# Crystin Question



## Metus (Dec 6, 2009)

My group is near the end of the first adventure, and I have the second one and have perused it as well.  I notice that in discussing Crystin and Haddin, there are multiple references to Crystin breaking free of Haddin's control.  The adventure clarifies, "Though it's beyond the  heroes' ability at this time, Crystin's domination can be removed with the Remove Affliction ritual..."

So, the only way to break Crystin's domination is to beat it out of Haddin (or convince him)?  That's all I'm thinking of.  I'd like to role-play these characters accurately, but I have no idea how to handle this.  Can anyone clarify?


----------



## sfedi (Dec 6, 2009)

Yes, if I remember correctly, the party's only chance to break the Crystin's domination is in the Skill Challenge at the end of the first module.

I don't know if killing Haddin could break it too.


----------



## Calavingian (Dec 6, 2009)

I'm fairly sure I remember there being some additional discussion on the Hattin/Crystin bond in the first few pages of module 2. Let me see if I can find it.

Update: From page4  of Burning Forest.

_Crystin: If Haddin’s hold over her is broken, Crystin turns out to be the archetypal neophyte. She’s quite impressionable, especially grateful to those who have saved her mind, and eager for new experiences. She doesn’t get in over her head very often, but she’s
ready to try anything the leaders of the party propose. Conversely, if she’s still under Haddin’s control, she’s fairly mute and obedient, letting her father take responsibility and control. She will side with him against the party, if necessary.
She will be very sympathetic to Tiljann, and her contact with the power of Indomitability slowly begins to awaken something that lies dormant inside her._

I would suggest that the thing dormant inside her is the trillith which provides her spell power. I imagine that, as it awakens more fully, Haddin's hold over her will snap and she will finally be able to see her father for what the monster he is.

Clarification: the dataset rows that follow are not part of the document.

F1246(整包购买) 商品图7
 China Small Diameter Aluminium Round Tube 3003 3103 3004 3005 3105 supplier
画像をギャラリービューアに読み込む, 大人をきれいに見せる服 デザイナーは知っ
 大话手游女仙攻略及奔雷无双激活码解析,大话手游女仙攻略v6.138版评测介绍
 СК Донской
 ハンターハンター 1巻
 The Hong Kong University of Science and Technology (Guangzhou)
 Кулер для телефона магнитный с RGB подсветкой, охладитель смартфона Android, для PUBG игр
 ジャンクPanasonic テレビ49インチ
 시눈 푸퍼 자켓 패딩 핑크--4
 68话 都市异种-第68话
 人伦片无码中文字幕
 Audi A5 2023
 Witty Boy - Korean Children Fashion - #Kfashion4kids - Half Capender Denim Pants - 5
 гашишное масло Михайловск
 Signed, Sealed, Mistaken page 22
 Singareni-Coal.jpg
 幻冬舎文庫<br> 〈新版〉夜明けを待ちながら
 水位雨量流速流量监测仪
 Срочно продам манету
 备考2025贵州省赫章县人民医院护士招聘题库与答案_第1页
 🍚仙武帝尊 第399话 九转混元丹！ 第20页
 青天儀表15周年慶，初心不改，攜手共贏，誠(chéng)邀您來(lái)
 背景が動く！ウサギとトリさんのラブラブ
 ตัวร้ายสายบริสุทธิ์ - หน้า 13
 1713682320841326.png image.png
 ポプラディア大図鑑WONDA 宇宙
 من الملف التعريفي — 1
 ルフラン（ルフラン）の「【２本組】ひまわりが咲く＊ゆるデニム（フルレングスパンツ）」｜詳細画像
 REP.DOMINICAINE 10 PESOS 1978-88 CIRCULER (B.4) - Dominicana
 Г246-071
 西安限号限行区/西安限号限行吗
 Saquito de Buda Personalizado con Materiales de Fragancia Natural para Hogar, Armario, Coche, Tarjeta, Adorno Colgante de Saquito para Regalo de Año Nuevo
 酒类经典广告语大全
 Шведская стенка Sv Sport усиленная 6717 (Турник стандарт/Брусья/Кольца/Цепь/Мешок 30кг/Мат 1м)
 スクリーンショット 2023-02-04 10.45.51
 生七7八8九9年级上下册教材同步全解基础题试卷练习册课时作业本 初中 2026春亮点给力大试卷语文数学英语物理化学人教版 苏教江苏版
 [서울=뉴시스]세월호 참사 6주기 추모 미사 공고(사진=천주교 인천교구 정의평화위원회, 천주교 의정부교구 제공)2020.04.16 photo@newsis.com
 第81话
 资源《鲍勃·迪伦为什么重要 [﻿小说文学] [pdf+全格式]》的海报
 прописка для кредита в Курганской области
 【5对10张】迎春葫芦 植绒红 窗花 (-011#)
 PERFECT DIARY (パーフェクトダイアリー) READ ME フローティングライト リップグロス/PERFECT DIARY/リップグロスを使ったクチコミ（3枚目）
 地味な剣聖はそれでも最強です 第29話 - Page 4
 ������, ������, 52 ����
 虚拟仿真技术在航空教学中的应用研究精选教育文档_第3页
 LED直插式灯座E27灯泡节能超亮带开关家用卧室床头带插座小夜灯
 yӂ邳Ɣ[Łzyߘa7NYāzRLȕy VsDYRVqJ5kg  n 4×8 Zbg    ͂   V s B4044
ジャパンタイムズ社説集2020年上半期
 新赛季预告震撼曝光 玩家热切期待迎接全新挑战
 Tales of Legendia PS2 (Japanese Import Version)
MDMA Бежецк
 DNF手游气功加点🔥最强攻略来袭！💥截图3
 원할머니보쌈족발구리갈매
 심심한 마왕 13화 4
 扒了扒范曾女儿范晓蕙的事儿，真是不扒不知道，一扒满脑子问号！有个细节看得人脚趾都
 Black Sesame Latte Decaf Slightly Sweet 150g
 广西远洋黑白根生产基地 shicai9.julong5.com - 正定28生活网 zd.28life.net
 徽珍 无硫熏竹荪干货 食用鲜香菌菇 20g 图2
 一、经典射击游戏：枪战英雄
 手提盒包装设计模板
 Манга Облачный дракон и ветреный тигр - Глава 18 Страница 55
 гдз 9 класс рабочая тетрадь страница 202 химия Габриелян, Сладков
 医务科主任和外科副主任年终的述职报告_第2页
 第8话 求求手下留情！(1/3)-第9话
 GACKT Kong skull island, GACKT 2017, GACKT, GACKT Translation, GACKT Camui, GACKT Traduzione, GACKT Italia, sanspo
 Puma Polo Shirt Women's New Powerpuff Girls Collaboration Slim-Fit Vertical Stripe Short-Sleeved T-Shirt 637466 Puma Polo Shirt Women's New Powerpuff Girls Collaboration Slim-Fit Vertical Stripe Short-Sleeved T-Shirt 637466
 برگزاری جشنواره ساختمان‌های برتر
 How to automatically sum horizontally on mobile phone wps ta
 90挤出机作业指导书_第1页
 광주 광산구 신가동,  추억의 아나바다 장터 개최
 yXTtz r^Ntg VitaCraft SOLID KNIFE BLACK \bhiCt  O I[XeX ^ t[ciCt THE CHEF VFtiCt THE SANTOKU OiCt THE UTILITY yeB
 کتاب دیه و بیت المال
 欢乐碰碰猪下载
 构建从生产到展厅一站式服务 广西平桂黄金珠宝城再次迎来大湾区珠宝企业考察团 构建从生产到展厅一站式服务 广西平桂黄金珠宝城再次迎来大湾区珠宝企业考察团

At least, thats how I plan to play it. I would also suggest that the death of her father would free her from the magic - although the idea of the players tugging a semi-comotose girl awaiting instructions that will never come through the forest for a bit until "her" trillith frees her is quite appealling. Or it would be, if I wasn't 100% certain my players would simply leave her behind.


----------



## Orryn Emrys (Dec 7, 2009)

In my campaign, I played it so that Haddin's death released her from the enchantment.  It actually played a very significant role in her future with the campaign, since she had basically spent her entire life in her father's shadow not living a life at all.  She's grown quite a bit.


----------



## John Doom (Dec 8, 2009)

Same here with the (kinda) demise of her father in the Fire Forest  - should be a better ending battle against the deer if previous NPCs and the one PC come rushing in to the trillith's aid. 

Anyway, I was even thinking about having her change class and focus to emulate the person in the group she most admired for saving her. The goal there is to make her very endearing to the group as the 'little sister' they all protect. From there, a DM could choose to use that emotional investment in any way they like.


----------



## Calavingian (Dec 8, 2009)

Now thats a very good idea. I just might do that myself.


----------



## TrickyUK (Dec 8, 2009)

***POSSIBLE SPOILERS AHEAD!***




I created a back story for Cystin that put Haddin’s half-brother Madragore as her father.

Basically, Mandragore joined the Empire after the occupation of Gate Pass. Because of this Haddin was shunned and so left and resettled on the farm.

Taking Walker N. Waistz’s idea of the “young” kalashtar (thanks Walker), Mandragore was sent to infiltrate a village where the some of the population had merged their souls with the trillith.

However, Mandragore fell in love with one villagers and had a daughter, Crystin.

He could not bring himself to report the village the Empire but he had already confided in another villager who wanted to join the Empire. This villager believed that Mandragore was now a traitor and so head off on his own.

Mandragore knew what would happen when the Empire arrived and so fled with his family.

The village was attacked and prisoners taken to the Scourge prison. Mandragore was hunted and died saving his wife and daughter. His wife was also fatally wounded but managed to get to Haddin’s farm before succumbing to her injuries. She asked Haddin to protect Crystin.

The Empire want Crystin because they believe her prophetic power may reveal the outcome of the war (and possibly help steer it to a Regasian victory) or uncover the mystery of the Emperor’s assassination.

The heroes now consider Crystin as important as the case that Torrent is trying to get to Lyceum.

As an aside, the villager that betrayed the village is the brother of one of the player characters. The player wanted to play a kalashtar bard who could not remember is past and this story just developed from there. As the campaign continues, the player will slowly remember what happened.


----------



## sfedi (Dec 8, 2009)

Wow, great background for Crystin there Tricky. Nice.


----------